TEXT SHOWN:
Purification of mTurquoise2
For expression and purification of mTurquoise2 (mTurq) from bacterial cells, the pET15-mTu-AH plasmid was transformed into E. coli BL21 Star (DE3) chemically competent cells, which were then grown at 37 °C in Terrific Broth media with 100 μg/mL carbenicillin. When the OD600 reached 1.0 to 1.5, protein expression was induced with 1 mM IPTG. The cells were incubated overnight with shaking at 18 °C and harvested by centrifugation. Pellets were resuspended and lysed in 1–2 mL RIPA2 lysis buffer solutions using a handheld sonicator operating at 30% power for three cycles of 60 s on, 60 s off. RIPA2 lysis buffer consists of 1× PBS (1.8 mM KH2PO4, 10 mM Na2HPO4, 2.7 mM KCl, 137 mM NaCl), 0.5% Triton X-100, and 0.1% sodium deoxycholate. The fluorescent protein was purified using batch/gravity immobilized metal-affinity chromatography (IMAC). The beads were extensively washed with 50 column volumes of RIPA2 buffer plus 500 mM NaCl, and the protein was eluted with 200 mM imidazole. The eluate was diluted and passed through Q Sepharose beads. The protein was eluted with 500 mM NaCl, concentrated, and exchanged into a new buffer with 2 mM TCEP, 10% glycerol, 500 mM NaCl, 25 mM Tris, pH 7.5.

WORK TASK:
List each component of 1× PBS given in the mTurquoise2 purification text, with its concentration. This data has no connection to the mTurquoise2 purification text.

INFORMATION SUPPLIED:
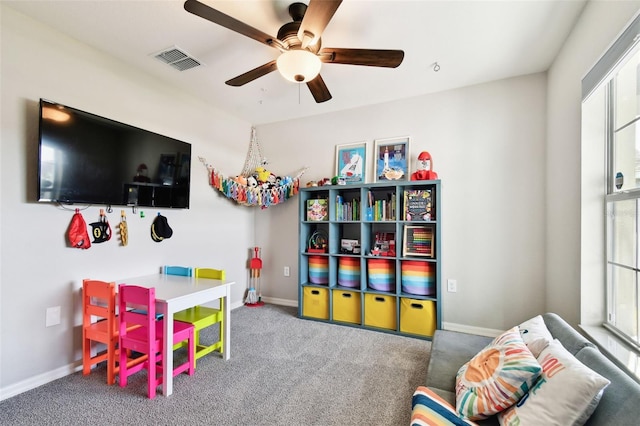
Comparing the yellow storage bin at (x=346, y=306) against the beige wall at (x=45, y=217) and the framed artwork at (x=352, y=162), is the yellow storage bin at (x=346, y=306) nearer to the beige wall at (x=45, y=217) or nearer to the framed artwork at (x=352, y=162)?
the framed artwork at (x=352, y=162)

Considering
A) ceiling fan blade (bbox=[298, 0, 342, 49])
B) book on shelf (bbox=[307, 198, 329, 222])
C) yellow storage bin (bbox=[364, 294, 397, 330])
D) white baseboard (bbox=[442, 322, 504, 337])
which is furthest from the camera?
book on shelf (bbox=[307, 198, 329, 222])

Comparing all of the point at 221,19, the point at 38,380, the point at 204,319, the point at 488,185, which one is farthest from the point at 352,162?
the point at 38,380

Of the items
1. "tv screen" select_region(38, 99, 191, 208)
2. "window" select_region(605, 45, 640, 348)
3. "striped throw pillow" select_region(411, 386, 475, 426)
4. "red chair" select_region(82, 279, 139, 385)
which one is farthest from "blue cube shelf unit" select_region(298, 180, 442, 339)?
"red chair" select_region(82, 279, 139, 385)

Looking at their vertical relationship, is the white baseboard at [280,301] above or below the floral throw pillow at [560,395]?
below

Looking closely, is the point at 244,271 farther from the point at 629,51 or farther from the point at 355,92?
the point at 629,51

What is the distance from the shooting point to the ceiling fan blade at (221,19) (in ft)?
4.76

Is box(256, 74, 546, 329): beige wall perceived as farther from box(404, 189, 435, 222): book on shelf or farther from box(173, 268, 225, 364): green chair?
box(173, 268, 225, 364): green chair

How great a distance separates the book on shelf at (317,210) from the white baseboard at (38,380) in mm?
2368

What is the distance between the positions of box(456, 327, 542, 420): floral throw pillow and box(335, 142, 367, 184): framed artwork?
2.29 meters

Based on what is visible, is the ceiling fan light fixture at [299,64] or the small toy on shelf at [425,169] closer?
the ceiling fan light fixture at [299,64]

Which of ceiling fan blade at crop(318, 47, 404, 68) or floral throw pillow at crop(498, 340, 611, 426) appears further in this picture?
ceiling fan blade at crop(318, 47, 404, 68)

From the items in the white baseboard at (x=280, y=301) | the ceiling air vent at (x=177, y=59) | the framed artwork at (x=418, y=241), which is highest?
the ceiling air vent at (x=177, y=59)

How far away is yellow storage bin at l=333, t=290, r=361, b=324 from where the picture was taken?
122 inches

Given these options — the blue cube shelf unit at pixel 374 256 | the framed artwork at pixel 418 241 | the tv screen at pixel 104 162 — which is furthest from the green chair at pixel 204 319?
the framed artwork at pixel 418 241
==
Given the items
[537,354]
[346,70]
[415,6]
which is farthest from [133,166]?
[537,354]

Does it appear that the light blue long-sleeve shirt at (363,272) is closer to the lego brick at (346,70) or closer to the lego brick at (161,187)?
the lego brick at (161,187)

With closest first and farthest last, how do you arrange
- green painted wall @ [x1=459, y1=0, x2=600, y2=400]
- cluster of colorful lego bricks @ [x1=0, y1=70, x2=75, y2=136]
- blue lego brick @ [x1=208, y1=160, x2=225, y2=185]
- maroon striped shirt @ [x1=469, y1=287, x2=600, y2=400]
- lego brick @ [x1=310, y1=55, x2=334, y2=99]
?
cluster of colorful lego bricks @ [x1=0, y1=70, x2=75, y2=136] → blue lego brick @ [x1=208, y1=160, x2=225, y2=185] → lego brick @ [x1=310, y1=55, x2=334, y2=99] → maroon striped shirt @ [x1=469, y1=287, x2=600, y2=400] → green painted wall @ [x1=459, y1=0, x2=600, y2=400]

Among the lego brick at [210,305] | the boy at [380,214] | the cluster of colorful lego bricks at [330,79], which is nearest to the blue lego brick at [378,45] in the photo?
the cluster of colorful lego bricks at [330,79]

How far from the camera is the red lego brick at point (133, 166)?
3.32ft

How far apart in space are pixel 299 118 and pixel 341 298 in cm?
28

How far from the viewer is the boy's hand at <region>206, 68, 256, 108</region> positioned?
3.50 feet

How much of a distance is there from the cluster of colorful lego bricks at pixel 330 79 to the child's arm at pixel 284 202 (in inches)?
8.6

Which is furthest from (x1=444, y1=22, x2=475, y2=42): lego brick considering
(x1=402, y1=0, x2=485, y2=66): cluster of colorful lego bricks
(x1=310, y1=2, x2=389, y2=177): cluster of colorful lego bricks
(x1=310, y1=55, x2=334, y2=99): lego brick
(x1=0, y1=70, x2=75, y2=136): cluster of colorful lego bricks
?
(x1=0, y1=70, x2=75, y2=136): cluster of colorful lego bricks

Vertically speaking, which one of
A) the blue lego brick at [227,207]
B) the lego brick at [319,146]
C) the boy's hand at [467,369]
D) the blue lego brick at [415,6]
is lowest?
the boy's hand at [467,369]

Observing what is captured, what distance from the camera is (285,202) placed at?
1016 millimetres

RESULT BELOW:
1.8 mM KH2PO4, 10 mM Na2HPO4, 2.7 mM KCl, 137 mM NaCl